▶ Exercise task
Identify every line below that contains the word "placed", and copy each of those lines.

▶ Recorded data
━━━━━━━━━━━━━━━━
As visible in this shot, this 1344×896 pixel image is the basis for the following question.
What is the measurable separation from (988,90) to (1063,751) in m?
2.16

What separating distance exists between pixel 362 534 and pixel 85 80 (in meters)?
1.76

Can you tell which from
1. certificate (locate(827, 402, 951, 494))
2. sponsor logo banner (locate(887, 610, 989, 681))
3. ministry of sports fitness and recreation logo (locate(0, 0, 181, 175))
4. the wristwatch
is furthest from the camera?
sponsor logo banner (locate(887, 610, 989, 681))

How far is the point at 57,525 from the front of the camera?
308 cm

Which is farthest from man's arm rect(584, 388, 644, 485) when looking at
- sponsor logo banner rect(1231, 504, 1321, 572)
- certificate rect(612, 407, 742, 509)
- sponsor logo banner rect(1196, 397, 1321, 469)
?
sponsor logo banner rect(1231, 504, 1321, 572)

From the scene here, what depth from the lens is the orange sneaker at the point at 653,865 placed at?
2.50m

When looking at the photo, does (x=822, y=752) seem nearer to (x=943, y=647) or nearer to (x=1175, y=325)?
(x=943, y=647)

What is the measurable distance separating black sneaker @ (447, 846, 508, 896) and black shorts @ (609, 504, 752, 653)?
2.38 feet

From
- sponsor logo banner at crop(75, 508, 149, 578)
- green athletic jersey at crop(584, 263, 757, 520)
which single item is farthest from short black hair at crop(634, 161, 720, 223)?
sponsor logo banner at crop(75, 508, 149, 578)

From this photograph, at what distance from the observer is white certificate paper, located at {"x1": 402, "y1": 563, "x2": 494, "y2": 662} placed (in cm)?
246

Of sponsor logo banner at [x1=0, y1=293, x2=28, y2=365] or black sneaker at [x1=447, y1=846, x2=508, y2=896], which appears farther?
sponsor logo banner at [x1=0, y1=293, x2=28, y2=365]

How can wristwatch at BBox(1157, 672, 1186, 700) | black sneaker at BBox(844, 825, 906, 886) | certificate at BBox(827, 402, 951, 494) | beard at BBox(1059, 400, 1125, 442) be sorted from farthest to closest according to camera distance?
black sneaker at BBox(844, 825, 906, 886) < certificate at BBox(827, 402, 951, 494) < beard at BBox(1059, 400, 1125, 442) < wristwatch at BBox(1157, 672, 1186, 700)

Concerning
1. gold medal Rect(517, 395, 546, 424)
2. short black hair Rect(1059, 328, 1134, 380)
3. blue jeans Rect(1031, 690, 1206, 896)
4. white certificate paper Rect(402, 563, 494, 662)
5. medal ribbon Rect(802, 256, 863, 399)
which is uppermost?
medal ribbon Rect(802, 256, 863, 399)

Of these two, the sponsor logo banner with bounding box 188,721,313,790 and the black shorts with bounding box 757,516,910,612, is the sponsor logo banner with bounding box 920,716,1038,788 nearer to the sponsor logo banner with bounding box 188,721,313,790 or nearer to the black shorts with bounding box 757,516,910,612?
━━━━━━━━━━━━━━━━
▶ Correct result
From the scene here, what depth from the lens is the orange sneaker at the point at 653,865 placed at?
From this photograph, at what distance from the observer is white certificate paper, located at {"x1": 402, "y1": 563, "x2": 494, "y2": 662} placed (in cm)?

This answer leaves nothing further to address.